▸ PAGE EXCERPT:
CUDA out of memory when using vision transformer

I am getting CUDA out of memory when using vision transformer. I have changed my batch size from 8 to 1 and still get the same error:

attn_weights = torch.matmul(q, k.transpose(-2, -1)) / self.scale

RuntimeError: CUDA out of memory. Tried to allocate 1.15 GiB (GPU 0; 10.76 GiB total capacity; 8.33 GiB already allocated; 1.13 GiB free; 8.49 GiB reserved in total by PyTorch)

This is the self attention class:

class SelfAttention(nn.Module):
    def __init__(self, in_dim, heads=8, dropout_rate=0.1):
        super(SelfAttention, self).__init__()
        self.heads = heads
        self.head_dim = in_dim // heads
        self.scale = self.head_dim ** 0.5
        self.query = LinearGeneral((in_dim,), (self.heads, self.head_dim))
        self.key = LinearGeneral((in_dim,), (self.heads, self.head_dim))
        self.value = LinearGeneral((in_dim,), (self.heads, self.head_dim))
        self.out = LinearGeneral((self.heads, self.head_dim), (in_dim,))

        if dropout_rate > 0:
            self.dropout = nn.Dropout(dropout_rate)
            self.dropout = None

    def forward(self, x):
        b, n, _ = x.shape

        q = self.query(x, dims=([2], [0]))
        k = self.key(x, dims=([2], [0]))
        v = self.value(x, dims=([2], [0]))

        q = q.permute(0, 2, 1, 3)
        k = k.permute(0, 2, 1, 3)
        v = v.permute(0, 2, 1, 3)

        attn_weights = torch.matmul(q, k.transpose(-2, -1)) / self.scale
        attn_weights = F.softmax(attn_weights, dim=-1)
        out = torch.matmul(attn_weights, v)
        out = out.permute(0, 2, 1, 3)

        out = self.out(out, dims=([2, 3], [0, 1]))

        return out

Could you suggest how to handle the OOM problem when using vision transformers?

I initially see this in my output:

[6/176] train loss: 0.890; agg acc: 0.667
[[3. 0. 0.]
 [2. 1. 0.]
 [0. 0. 0.]]

but the computations afterward ends up with OOM.

Also, I am running ViT with only 1 layers:

if __name__ == '__main__':
    #model = VisionTransformer(num_layers=2)
    model = VisionTransformer(num_layers=1)
    x = torch.randn((2, 3, 256, 256))

▸ GIVEN EXERCISE A:
Answer these questions from the forum post:
(i) What batch size did the poster change to, and from what?
(ii) What total capacity does the error message report for GPU 0?
(iii) How many layers is the ViT being run with?
The forum post and the records have nothing to do with each other.

[Records from a data source]
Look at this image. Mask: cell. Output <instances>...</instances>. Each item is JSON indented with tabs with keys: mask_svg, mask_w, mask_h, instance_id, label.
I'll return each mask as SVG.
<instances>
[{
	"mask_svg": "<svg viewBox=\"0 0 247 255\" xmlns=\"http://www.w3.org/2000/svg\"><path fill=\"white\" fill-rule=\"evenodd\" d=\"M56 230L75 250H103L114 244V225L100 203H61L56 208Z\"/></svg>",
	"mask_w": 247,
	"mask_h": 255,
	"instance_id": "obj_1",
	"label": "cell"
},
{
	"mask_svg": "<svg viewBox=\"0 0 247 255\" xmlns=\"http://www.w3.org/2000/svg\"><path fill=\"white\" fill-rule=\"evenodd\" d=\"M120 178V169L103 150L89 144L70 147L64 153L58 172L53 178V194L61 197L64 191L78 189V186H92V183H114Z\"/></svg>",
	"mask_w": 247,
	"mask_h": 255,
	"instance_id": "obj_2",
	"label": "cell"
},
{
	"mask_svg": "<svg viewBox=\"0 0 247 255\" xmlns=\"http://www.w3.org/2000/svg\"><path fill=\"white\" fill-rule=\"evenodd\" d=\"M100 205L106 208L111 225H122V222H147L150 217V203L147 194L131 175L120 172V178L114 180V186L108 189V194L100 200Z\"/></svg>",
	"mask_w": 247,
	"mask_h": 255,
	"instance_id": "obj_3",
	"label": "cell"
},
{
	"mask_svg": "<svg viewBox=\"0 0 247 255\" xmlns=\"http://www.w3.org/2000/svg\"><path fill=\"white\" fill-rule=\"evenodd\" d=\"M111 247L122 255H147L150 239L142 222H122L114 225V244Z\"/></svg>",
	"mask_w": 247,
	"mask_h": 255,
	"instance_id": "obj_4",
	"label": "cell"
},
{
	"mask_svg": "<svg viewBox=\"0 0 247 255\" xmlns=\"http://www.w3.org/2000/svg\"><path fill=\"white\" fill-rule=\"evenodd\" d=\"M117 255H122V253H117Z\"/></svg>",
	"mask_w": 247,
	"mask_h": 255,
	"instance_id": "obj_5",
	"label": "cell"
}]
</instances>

...

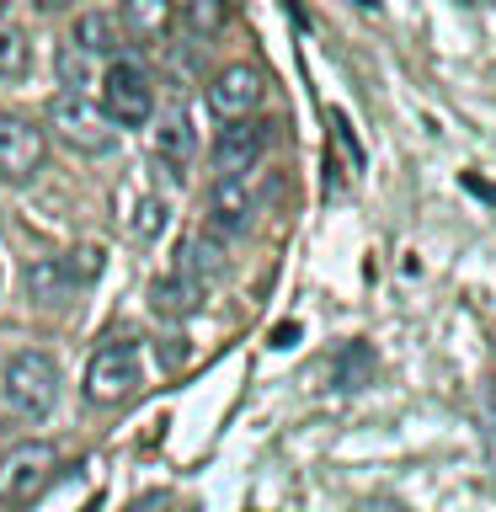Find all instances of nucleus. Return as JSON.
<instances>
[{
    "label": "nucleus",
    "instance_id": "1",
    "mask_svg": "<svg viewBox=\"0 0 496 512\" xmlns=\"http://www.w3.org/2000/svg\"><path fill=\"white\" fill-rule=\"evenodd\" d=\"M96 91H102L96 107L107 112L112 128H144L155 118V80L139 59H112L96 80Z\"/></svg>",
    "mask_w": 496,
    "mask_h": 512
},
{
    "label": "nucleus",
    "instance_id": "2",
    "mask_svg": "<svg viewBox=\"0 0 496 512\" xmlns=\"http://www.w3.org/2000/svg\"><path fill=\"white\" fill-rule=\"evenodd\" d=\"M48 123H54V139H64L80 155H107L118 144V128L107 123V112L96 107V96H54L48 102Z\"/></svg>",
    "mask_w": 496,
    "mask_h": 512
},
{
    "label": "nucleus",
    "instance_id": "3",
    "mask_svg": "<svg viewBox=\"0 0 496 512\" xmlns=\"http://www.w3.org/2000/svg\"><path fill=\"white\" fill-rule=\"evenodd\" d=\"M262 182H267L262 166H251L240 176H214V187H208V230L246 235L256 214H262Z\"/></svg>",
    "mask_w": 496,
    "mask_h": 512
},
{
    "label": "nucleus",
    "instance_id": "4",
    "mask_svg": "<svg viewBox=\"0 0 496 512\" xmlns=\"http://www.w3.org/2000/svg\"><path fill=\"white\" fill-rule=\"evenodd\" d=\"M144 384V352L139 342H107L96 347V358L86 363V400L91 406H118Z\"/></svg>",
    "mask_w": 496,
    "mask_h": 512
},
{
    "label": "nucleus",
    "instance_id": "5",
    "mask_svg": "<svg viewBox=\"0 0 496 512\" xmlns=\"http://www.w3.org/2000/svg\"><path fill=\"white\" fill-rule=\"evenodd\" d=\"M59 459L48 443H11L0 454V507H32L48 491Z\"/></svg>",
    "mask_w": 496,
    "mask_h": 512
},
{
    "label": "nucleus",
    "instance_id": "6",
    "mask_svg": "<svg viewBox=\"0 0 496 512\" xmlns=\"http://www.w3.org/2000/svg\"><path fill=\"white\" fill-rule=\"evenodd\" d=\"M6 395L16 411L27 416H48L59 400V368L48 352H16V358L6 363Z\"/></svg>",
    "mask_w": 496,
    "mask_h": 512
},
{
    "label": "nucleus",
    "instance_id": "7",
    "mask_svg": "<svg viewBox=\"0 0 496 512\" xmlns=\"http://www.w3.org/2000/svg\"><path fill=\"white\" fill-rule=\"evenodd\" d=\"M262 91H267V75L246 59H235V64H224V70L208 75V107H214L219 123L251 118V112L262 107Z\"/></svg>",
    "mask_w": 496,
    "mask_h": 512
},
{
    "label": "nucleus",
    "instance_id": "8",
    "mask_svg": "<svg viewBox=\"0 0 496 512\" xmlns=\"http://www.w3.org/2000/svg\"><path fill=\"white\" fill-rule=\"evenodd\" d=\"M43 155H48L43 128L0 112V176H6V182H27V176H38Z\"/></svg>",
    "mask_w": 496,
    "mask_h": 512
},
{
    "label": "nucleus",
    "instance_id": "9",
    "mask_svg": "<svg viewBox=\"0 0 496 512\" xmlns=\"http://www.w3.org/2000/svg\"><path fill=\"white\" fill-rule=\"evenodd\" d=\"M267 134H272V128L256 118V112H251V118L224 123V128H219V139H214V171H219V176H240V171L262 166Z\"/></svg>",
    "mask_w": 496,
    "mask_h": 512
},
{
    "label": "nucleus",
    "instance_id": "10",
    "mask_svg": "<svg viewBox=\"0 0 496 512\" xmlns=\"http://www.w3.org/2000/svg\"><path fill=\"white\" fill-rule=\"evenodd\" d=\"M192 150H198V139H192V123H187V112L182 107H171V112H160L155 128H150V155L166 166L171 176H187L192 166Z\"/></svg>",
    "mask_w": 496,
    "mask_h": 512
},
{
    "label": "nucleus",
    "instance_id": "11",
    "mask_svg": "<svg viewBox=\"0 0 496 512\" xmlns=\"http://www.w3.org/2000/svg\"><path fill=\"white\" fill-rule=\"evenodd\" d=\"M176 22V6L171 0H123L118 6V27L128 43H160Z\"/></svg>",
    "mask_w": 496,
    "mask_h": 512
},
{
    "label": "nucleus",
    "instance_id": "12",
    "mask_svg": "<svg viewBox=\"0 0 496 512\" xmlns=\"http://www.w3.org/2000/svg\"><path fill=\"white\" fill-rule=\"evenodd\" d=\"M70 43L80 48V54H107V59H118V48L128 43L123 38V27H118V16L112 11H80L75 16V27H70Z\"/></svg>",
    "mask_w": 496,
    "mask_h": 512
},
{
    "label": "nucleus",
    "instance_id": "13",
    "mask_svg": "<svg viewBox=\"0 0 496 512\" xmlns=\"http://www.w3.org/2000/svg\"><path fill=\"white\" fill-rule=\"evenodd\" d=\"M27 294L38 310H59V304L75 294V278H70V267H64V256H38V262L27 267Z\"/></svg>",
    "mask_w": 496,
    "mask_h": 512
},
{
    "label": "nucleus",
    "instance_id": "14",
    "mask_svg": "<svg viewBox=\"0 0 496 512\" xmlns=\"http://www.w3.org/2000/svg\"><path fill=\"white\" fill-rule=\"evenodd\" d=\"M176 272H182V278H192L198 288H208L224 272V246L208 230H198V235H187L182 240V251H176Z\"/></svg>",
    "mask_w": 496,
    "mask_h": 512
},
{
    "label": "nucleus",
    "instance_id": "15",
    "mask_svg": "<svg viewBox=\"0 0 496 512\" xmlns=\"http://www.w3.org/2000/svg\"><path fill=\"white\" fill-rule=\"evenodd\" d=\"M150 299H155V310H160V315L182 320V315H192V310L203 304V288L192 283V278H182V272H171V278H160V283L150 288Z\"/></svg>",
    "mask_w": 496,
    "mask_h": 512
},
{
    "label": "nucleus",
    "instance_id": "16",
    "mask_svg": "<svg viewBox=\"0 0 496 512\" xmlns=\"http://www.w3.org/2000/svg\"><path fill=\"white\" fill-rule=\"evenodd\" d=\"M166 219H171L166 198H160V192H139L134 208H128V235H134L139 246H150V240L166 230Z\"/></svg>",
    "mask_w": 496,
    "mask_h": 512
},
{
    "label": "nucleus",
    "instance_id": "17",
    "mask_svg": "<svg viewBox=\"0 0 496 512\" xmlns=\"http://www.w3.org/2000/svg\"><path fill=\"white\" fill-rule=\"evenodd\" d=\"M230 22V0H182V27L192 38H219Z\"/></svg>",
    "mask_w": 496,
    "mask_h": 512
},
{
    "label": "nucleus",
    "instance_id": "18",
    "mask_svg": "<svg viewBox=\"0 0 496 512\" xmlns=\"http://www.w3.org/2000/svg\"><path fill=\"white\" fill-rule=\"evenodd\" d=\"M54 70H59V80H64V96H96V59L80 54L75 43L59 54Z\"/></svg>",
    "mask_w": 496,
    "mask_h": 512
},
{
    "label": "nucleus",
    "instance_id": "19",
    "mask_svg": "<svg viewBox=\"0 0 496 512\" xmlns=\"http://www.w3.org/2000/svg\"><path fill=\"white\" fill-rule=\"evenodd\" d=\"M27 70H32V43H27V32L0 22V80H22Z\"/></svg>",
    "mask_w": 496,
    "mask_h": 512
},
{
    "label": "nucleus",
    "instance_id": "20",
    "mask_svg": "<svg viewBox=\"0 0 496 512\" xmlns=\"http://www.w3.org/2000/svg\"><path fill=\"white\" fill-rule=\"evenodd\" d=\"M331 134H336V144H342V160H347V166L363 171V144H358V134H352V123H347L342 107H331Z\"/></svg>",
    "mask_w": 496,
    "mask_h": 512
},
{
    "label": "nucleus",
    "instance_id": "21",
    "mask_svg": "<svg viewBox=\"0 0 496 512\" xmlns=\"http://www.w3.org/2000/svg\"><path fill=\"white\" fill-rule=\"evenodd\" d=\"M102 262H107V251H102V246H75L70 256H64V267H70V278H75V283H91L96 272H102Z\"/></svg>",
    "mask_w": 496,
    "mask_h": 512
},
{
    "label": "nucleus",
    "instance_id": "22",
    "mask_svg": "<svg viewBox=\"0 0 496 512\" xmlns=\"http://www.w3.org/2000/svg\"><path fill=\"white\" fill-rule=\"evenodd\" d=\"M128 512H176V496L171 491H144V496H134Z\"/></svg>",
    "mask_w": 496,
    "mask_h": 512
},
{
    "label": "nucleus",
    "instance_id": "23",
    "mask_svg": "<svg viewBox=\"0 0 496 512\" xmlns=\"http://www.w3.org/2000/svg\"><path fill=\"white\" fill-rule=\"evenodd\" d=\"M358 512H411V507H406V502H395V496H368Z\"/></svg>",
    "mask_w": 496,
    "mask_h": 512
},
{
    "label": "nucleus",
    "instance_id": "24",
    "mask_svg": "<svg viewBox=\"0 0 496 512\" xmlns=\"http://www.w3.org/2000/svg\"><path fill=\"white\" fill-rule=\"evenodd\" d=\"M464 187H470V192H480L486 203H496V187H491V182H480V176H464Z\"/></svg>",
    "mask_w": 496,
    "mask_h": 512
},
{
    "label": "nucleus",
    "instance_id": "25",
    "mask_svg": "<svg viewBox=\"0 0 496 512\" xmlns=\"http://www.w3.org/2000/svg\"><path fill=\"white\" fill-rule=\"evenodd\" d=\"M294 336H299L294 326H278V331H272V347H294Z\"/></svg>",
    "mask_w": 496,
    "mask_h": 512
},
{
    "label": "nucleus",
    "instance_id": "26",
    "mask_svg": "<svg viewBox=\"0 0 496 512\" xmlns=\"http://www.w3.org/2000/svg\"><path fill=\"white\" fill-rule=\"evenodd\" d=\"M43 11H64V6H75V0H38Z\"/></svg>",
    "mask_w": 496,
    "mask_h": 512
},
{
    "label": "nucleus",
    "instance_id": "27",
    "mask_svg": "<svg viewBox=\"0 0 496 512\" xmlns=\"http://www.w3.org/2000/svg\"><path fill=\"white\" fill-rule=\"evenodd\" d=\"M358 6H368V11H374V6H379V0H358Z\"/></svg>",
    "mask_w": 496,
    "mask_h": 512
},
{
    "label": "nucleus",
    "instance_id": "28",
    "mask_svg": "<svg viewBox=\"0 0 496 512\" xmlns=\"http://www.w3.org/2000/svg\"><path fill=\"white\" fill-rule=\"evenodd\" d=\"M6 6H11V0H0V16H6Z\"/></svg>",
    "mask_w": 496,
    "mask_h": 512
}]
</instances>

▸ GIVEN EXERCISE B: Change "nucleus" to "nuclear region" in the records, in everything from the line containing "Find all instances" down to the line containing "91H267V75L246 59H235V64H224V70L208 75V107H214L219", leaving all else unchanged. Give only those lines, without the pictures.

▸ TASK RESPONSE A:
(i) From 8 to 1.
(ii) 10.76 GiB.
(iii) 1 layer.

▸ TASK RESPONSE B:
Find all instances of nuclear region. Return as JSON.
<instances>
[{
    "label": "nuclear region",
    "instance_id": "1",
    "mask_svg": "<svg viewBox=\"0 0 496 512\" xmlns=\"http://www.w3.org/2000/svg\"><path fill=\"white\" fill-rule=\"evenodd\" d=\"M96 91H102L96 107L107 112L112 128H144L155 118V80L139 59H112L96 80Z\"/></svg>",
    "mask_w": 496,
    "mask_h": 512
},
{
    "label": "nuclear region",
    "instance_id": "2",
    "mask_svg": "<svg viewBox=\"0 0 496 512\" xmlns=\"http://www.w3.org/2000/svg\"><path fill=\"white\" fill-rule=\"evenodd\" d=\"M48 123H54V139H64L80 155H107L118 144V128L107 123V112L96 107V96H54L48 102Z\"/></svg>",
    "mask_w": 496,
    "mask_h": 512
},
{
    "label": "nuclear region",
    "instance_id": "3",
    "mask_svg": "<svg viewBox=\"0 0 496 512\" xmlns=\"http://www.w3.org/2000/svg\"><path fill=\"white\" fill-rule=\"evenodd\" d=\"M262 182H267L262 166H251L240 176H214V187H208V230L246 235L256 214H262Z\"/></svg>",
    "mask_w": 496,
    "mask_h": 512
},
{
    "label": "nuclear region",
    "instance_id": "4",
    "mask_svg": "<svg viewBox=\"0 0 496 512\" xmlns=\"http://www.w3.org/2000/svg\"><path fill=\"white\" fill-rule=\"evenodd\" d=\"M144 384V352L139 342H107L96 347V358L86 363V400L91 406H118Z\"/></svg>",
    "mask_w": 496,
    "mask_h": 512
},
{
    "label": "nuclear region",
    "instance_id": "5",
    "mask_svg": "<svg viewBox=\"0 0 496 512\" xmlns=\"http://www.w3.org/2000/svg\"><path fill=\"white\" fill-rule=\"evenodd\" d=\"M59 459L48 443H11L0 454V507H32L48 491Z\"/></svg>",
    "mask_w": 496,
    "mask_h": 512
},
{
    "label": "nuclear region",
    "instance_id": "6",
    "mask_svg": "<svg viewBox=\"0 0 496 512\" xmlns=\"http://www.w3.org/2000/svg\"><path fill=\"white\" fill-rule=\"evenodd\" d=\"M6 395L16 411L27 416H48L59 400V368L48 352H16V358L6 363Z\"/></svg>",
    "mask_w": 496,
    "mask_h": 512
},
{
    "label": "nuclear region",
    "instance_id": "7",
    "mask_svg": "<svg viewBox=\"0 0 496 512\" xmlns=\"http://www.w3.org/2000/svg\"><path fill=\"white\" fill-rule=\"evenodd\" d=\"M262 91H267V75L246 59H235V64H224V70L208 75V107H214L219 123L251 118V112L262 107Z\"/></svg>",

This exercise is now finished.